Aberdeen Standard European Logistics Income offering £99 million of new shares at a price below its launch price in December 2017.
Aberdeen Standard European Logistics Income (ASLI), the 5% yielding investor in 'big box' warehouses on the Continent, is aiming to raise up to £99 million in its first share issue since floating two-and-a-half years ago.
ASLI raised £187.5 million in its initial public offer (IPO) in December 2017 and deployed the money and some debt into a portfolio of 11 big box warehouse and last-mile delivery properties across five countries.
Having complained in December about the fierce competition for high quality, long-lease distribution assets that forced it to trim its dividend target, ASLI says it now has a pipeline of investment opportunities and is in exclusive discussions on two acquisitions worth €58 million.
In an announcement to the stock market, the trust said the logistics sector was ‘benefiting from rapid take-up of facilities and long, inflation-linked leases to quality tenants’ linked to the rapid growth in online shopping in Europe.
Fund manager Evert Castelein ‘We are seeking more funds now because the opportunity is still there,’ he said.
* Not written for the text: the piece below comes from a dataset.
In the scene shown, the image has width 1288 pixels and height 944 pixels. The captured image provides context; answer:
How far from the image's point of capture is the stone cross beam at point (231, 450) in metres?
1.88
‘We have a strong pipeline with potential assets that we can buy and we would like to diversify further into new markets, new buildings, and more tenants,’ he said.
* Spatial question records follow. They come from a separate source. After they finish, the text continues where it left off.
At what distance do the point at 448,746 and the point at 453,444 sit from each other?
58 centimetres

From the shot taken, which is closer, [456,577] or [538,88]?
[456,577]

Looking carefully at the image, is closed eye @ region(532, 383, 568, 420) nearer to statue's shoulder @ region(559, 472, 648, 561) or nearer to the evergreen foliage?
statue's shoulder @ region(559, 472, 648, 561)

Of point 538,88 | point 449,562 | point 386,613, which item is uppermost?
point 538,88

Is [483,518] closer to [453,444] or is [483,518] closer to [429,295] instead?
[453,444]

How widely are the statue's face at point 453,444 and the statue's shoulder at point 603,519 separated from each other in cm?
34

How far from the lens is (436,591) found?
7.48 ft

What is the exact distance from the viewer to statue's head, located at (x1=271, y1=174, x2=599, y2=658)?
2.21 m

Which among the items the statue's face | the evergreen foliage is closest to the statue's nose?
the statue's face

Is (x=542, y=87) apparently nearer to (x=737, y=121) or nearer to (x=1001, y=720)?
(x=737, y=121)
While there was no guarantee the two transactions being negotiated would go through, Castelein was ‘confident that the market for European logistics assets will continue to offer many attractive investment opportunities in the near future’
ASLI is offering up to 100 million new shares at 98.75p in a placing, open offer and offer for subscription aimed at private and professional investors.
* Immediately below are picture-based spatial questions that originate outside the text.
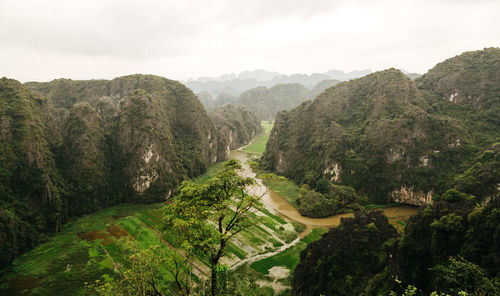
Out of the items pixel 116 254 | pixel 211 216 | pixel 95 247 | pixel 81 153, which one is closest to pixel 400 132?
pixel 211 216

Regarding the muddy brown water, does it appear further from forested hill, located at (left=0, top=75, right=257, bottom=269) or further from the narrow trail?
forested hill, located at (left=0, top=75, right=257, bottom=269)

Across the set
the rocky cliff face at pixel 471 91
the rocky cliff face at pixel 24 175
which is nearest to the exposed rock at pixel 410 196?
the rocky cliff face at pixel 471 91

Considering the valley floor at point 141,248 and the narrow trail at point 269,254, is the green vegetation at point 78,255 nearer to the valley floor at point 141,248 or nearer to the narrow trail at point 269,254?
the valley floor at point 141,248

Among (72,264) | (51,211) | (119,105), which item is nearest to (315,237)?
(72,264)

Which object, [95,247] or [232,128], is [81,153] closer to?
[95,247]

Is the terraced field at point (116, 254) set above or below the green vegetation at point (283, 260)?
above

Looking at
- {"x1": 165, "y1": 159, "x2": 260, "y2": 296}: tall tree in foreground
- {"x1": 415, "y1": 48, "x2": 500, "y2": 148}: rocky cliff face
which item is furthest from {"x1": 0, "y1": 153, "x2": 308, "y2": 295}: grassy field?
{"x1": 415, "y1": 48, "x2": 500, "y2": 148}: rocky cliff face

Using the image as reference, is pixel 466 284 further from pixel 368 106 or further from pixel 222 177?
pixel 368 106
The placing price is below the original launch price of 100p and represents a premium of 3.86% over the net asset value per share of €1.06 (95p) at 31 March. It is also a 1.74% discount below the closing price of 100.5p on 4 July before the share issue was announced.
Existing shareholders can apply for two new shares for every five ordinary shares they currently hold. The closing date for the offer, which is being co-ordinated by broker Investec Bank, is 11am on 25 July.
The large fund-raising requires shareholder approval at a general meeting on 24 July at which the company will also seek authorisation to issue up to a further 200 millioni shares in the next 12 months.
Growing the company would improve liquidity, or tradeability, of its shares and and lower charges currently set at 1.2% a year, according to the Association of Investment Companies.
Castelein said the real estate investment had an ‘income driven strategy’ aimed at generating ‘durable income streams’.
The company paid 3p of dividends per share last year while it was investing but this year is aiming to pay quarterly dividends equivalent to a 5% a yield in euro terms for an investor who bought its shares for 100p at launch.
To this end last month it declared a first interim dividend of €1.41 cents (1.27p).
The yield target was cut from an original target of 5.5% in December due to rising property prices depressing rental returns.
At 99.8p today, ASLI shares remain just below their launch price which in part reflects the cost of investment that has depressed their net asset value (NAV) by about 4%.
Liberum analyst Conor Finn said he expected short-term NAV performance to be further hindered by the transaction costs associated with the fund raise.
Although costs of buying properties have held back the NAV, Numis Securities analyst Ewan Lovett-Turner said investors ‘remain attracted to the investment proposition, reflected by the premium rating the shares continue to trade on’.
‘This is in stark contrast to its more diversified peer Schroders European Real Estate (SERE) with shares trading on a c.10% discount to the NAV.’